===== DATA PROVIDED

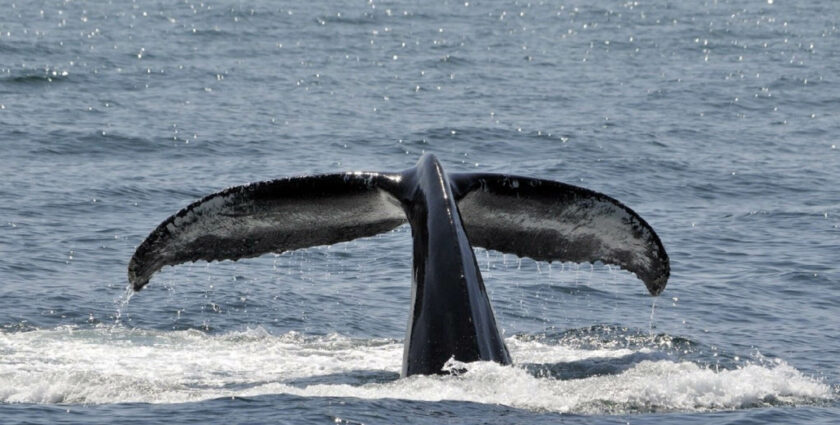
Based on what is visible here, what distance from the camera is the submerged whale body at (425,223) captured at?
Result: 440 inches

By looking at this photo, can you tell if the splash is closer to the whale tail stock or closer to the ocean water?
the ocean water

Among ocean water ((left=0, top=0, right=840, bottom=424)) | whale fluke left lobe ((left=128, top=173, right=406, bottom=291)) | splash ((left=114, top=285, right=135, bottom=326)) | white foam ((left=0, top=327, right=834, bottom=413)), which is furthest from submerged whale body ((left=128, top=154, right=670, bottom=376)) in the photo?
splash ((left=114, top=285, right=135, bottom=326))

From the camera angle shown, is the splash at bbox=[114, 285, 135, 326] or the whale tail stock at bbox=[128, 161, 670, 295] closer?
the whale tail stock at bbox=[128, 161, 670, 295]

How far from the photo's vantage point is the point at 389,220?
11930mm

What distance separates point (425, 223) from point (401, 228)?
10.4 metres

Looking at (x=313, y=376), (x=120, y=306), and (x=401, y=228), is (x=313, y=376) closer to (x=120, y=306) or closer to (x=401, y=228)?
(x=120, y=306)

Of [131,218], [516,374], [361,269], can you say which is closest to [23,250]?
[131,218]

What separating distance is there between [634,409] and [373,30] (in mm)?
43977

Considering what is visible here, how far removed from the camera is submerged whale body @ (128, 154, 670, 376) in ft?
36.7

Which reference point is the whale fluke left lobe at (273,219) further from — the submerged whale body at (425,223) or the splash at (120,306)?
the splash at (120,306)

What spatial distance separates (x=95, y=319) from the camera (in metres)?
15.4

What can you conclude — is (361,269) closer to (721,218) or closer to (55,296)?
(55,296)

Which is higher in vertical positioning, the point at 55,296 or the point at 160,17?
the point at 160,17

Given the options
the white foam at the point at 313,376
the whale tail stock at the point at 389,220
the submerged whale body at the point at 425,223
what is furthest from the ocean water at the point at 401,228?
the whale tail stock at the point at 389,220
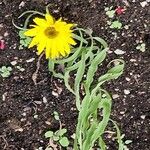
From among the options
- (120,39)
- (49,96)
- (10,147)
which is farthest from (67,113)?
(120,39)

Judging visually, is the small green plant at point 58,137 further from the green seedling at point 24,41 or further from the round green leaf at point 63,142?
the green seedling at point 24,41

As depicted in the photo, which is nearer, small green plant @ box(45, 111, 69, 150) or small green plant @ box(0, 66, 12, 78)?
small green plant @ box(45, 111, 69, 150)

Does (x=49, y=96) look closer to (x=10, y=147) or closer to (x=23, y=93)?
(x=23, y=93)

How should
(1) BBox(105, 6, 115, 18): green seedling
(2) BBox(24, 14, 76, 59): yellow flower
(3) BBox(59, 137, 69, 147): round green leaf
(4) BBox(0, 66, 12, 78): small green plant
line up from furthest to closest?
1. (1) BBox(105, 6, 115, 18): green seedling
2. (4) BBox(0, 66, 12, 78): small green plant
3. (3) BBox(59, 137, 69, 147): round green leaf
4. (2) BBox(24, 14, 76, 59): yellow flower

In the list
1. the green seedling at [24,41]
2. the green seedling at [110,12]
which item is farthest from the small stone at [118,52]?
the green seedling at [24,41]

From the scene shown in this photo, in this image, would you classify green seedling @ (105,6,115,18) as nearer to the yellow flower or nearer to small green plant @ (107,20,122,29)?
small green plant @ (107,20,122,29)

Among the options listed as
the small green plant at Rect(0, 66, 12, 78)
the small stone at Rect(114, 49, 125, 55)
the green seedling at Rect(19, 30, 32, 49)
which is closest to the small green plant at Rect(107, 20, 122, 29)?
the small stone at Rect(114, 49, 125, 55)

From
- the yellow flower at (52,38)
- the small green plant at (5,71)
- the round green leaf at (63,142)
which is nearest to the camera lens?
the yellow flower at (52,38)
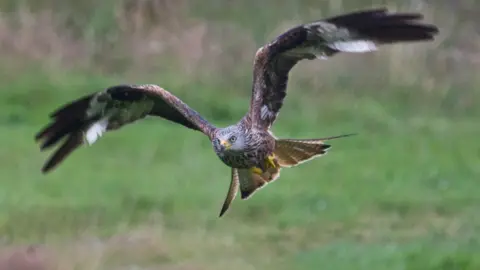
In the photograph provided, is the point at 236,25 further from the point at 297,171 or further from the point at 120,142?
the point at 297,171

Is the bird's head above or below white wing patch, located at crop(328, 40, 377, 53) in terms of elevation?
below

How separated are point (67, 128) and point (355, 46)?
7.10ft

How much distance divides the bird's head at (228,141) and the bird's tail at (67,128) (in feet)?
3.66

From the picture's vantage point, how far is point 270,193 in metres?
12.6

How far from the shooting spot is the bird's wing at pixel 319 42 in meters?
6.79

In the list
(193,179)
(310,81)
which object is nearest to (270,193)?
(193,179)

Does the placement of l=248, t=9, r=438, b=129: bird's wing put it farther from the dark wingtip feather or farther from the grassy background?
the grassy background

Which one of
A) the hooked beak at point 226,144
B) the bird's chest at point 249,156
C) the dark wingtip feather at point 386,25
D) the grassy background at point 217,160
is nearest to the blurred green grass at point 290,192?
the grassy background at point 217,160

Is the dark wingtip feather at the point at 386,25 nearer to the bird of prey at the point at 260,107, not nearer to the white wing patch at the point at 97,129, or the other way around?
the bird of prey at the point at 260,107

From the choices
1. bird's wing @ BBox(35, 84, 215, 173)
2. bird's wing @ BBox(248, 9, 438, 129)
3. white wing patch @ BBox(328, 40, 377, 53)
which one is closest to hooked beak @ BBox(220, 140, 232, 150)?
bird's wing @ BBox(248, 9, 438, 129)

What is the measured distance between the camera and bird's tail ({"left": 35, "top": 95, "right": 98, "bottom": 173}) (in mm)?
8258

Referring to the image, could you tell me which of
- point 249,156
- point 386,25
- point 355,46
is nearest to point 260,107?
point 249,156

==========

> _WORK TO DO_
Quote all of the data above word for word, but leave the pictures out of your answer.

> _WRITTEN REPLY_
Based on what is visible here, what distance from the camera is the submerged whale body at (425,223) captured at?
Result: 440 inches

By looking at this photo, can you tell if the splash is closer to the whale tail stock or closer to the ocean water?
the ocean water

Among ocean water ((left=0, top=0, right=840, bottom=424)) | whale fluke left lobe ((left=128, top=173, right=406, bottom=291)) | splash ((left=114, top=285, right=135, bottom=326)) | white foam ((left=0, top=327, right=834, bottom=413)), which is furthest from submerged whale body ((left=128, top=154, right=670, bottom=376)) in the photo?
splash ((left=114, top=285, right=135, bottom=326))

From the camera angle shown, is the splash at bbox=[114, 285, 135, 326] or the whale tail stock at bbox=[128, 161, 670, 295] closer?
the whale tail stock at bbox=[128, 161, 670, 295]

How far from the photo's vantage point is the point at 389,220?
11930mm

What distance separates point (425, 223) from point (401, 228)?
10.4 metres

Looking at (x=313, y=376), (x=120, y=306), and (x=401, y=228), is (x=313, y=376) closer to (x=120, y=306) or closer to (x=401, y=228)?
(x=120, y=306)

Of [131,218], [516,374], [361,269], can you say which is closest to [23,250]?
[131,218]

What separating distance is there between [634,409] and [373,30] (in mm)?
43977

Considering what is visible here, how far removed from the camera is submerged whale body @ (128, 154, 670, 376) in ft?
36.7

Which reference point is the whale fluke left lobe at (273,219) further from — the submerged whale body at (425,223) or the splash at (120,306)?
the splash at (120,306)

What spatial distance separates (x=95, y=319) from the camera (in metres)?
15.4

What can you conclude — is (361,269) closer to (721,218) or closer to (55,296)?
(55,296)

Which is higher in vertical positioning, the point at 55,296 or the point at 160,17?
the point at 160,17

Given the options
the white foam at the point at 313,376
the whale tail stock at the point at 389,220
the submerged whale body at the point at 425,223
what is furthest from the ocean water at the point at 401,228?
the whale tail stock at the point at 389,220
From among the options
- (120,39)
- (49,96)
- (10,147)
which is farthest from (67,113)?
(120,39)

Judging visually, is the small green plant at point 58,137 further from the green seedling at point 24,41 or further from the round green leaf at point 63,142?
the green seedling at point 24,41

As depicted in the photo, which is nearer, small green plant @ box(45, 111, 69, 150) or small green plant @ box(0, 66, 12, 78)?
small green plant @ box(45, 111, 69, 150)

Does (x=49, y=96) look closer to (x=10, y=147) or closer to (x=23, y=93)?
(x=23, y=93)

How should
(1) BBox(105, 6, 115, 18): green seedling
(2) BBox(24, 14, 76, 59): yellow flower
(3) BBox(59, 137, 69, 147): round green leaf
(4) BBox(0, 66, 12, 78): small green plant
line up from furthest to closest?
1. (1) BBox(105, 6, 115, 18): green seedling
2. (4) BBox(0, 66, 12, 78): small green plant
3. (3) BBox(59, 137, 69, 147): round green leaf
4. (2) BBox(24, 14, 76, 59): yellow flower

In the list
1. the green seedling at [24,41]
2. the green seedling at [110,12]
which item is farthest from the small stone at [118,52]?
the green seedling at [24,41]

From the scene shown in this photo, in this image, would you classify green seedling @ (105,6,115,18) as nearer to the yellow flower or nearer to small green plant @ (107,20,122,29)?
small green plant @ (107,20,122,29)

Among the options listed as
the small green plant at Rect(0, 66, 12, 78)
the small stone at Rect(114, 49, 125, 55)
the green seedling at Rect(19, 30, 32, 49)
which is closest to the small green plant at Rect(107, 20, 122, 29)?
the small stone at Rect(114, 49, 125, 55)

From
- the yellow flower at (52,38)
- the small green plant at (5,71)
- the round green leaf at (63,142)
which is nearest to the camera lens?
the yellow flower at (52,38)
In the photograph provided, is the point at 236,25 further from the point at 297,171 or further from the point at 120,142?
the point at 297,171

Is the bird's head above or below white wing patch, located at crop(328, 40, 377, 53) in terms of elevation?
below

How separated are point (67, 128) and point (355, 46)?
7.10ft

How much distance divides the bird's head at (228,141) and the bird's tail at (67,128) (in feet)?
3.66

From the picture's vantage point, how far is point 270,193 in metres?
12.6

How far from the shooting spot is the bird's wing at pixel 319 42 in meters?
6.79

In the list
(193,179)
(310,81)
which object is nearest to (270,193)?
(193,179)

Does the placement of l=248, t=9, r=438, b=129: bird's wing put it farther from the dark wingtip feather or farther from the grassy background?
the grassy background

Which one of
A) the hooked beak at point 226,144
B) the bird's chest at point 249,156
C) the dark wingtip feather at point 386,25
D) the grassy background at point 217,160
is nearest to the blurred green grass at point 290,192?
the grassy background at point 217,160

Is the dark wingtip feather at the point at 386,25 nearer to the bird of prey at the point at 260,107, not nearer to the white wing patch at the point at 97,129, or the other way around?
the bird of prey at the point at 260,107

From the choices
1. bird's wing @ BBox(35, 84, 215, 173)
2. bird's wing @ BBox(248, 9, 438, 129)
3. white wing patch @ BBox(328, 40, 377, 53)
which one is closest to hooked beak @ BBox(220, 140, 232, 150)?
bird's wing @ BBox(248, 9, 438, 129)

What is the measured distance between the camera and bird's tail ({"left": 35, "top": 95, "right": 98, "bottom": 173}) (in mm)?
8258

Referring to the image, could you tell me which of
- point 249,156
- point 386,25
- point 355,46
is nearest to point 260,107?
point 249,156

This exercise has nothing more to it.